Como podemos ver , o futuro da região ártica é imprevisivel. Ainda não são claras as vontades do Presidente norte-americano em relação à gestão da questão ártica, como se fosse uma problemática de interesse menor – coisa que, como visto e ampliamente analisado, não é.

Enquanto o presidente Путин317apresenta-se como o representante das vontades de um povo inteiro e completamente identificável com o ártico, e portanto cuida dos interesses do seu povo em maneira pouco constante mas fortemente polarizada à conservação das próprias áreas de extração e a assegurar ao seu País uma maior porção esplorável de Ártico possível, o outro presidente, Donald Trump, constrói umas primeiras re-definições dos antigos acordos graças a figuras de caratura política importantes, dando impressão de preferir os aspeitos comerciais às questões ecológicas, muitas vezes em contraposição direta.
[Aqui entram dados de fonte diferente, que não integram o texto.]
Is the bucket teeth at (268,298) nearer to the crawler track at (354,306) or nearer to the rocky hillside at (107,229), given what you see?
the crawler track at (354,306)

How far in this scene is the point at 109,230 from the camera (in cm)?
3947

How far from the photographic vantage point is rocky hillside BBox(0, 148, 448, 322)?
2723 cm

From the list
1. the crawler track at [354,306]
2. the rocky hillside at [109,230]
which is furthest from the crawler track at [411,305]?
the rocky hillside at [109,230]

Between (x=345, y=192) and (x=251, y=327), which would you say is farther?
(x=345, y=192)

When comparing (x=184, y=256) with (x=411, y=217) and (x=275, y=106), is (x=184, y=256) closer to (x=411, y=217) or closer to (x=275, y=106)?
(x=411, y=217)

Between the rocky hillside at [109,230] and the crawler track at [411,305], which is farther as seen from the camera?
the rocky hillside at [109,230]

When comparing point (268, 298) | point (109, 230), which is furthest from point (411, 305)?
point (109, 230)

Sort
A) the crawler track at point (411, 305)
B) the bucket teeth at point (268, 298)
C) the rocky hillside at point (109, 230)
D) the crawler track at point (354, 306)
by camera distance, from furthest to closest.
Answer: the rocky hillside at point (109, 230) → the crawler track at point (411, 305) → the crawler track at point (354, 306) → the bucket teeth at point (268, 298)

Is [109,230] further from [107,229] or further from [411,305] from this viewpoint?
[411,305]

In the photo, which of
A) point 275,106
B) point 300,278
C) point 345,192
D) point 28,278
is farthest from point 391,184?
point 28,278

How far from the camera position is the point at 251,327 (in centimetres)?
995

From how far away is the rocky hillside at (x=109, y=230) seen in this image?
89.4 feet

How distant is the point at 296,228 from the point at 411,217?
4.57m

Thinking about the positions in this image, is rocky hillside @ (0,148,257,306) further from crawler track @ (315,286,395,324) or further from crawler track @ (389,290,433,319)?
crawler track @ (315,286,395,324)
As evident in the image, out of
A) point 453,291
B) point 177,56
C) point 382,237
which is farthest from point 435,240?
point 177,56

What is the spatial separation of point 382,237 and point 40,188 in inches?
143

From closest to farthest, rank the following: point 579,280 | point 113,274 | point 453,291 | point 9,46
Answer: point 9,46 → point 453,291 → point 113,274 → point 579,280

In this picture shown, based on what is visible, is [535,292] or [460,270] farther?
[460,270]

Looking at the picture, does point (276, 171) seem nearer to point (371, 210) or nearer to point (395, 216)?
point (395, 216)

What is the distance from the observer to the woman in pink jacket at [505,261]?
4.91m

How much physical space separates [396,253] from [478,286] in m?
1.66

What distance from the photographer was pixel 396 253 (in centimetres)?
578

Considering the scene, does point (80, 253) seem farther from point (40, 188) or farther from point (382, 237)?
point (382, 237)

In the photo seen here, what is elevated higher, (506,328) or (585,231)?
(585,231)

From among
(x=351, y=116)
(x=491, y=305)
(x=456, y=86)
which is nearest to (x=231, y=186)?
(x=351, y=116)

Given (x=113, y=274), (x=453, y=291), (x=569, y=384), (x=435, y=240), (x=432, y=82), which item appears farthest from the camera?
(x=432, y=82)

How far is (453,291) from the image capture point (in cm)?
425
O que é previsível é que, vista a tendência de ambos os Presidentes ao enrequicemento económico e à supremacia territorial, as duas figuras terão interesse em manter um relacionamento sereno e produtivo, que os levará com quase total certeza à liderança diarquica na zona ártica.

Pelo outro lado, as entidades do A-5 não envolvidas neste processo terão que trabalhar para manter um equilíbrio geopolítico aceitável, vista a presença marcante destes dois colossos.

Com certeza, o cenário ártico representará a nova fronteira dos equilíbrios geopolíticos mundiais, e a importância das decisões tomadas pelas figuras decisionais é crucial. Somente o tempo nos oferecerá ulteriores informações para este puzzle geopolítico, e revelará se estas previsões, embora já tenham bases analíticas consistentes, se realizarão ou desenharão uma história política diferente e imprevista.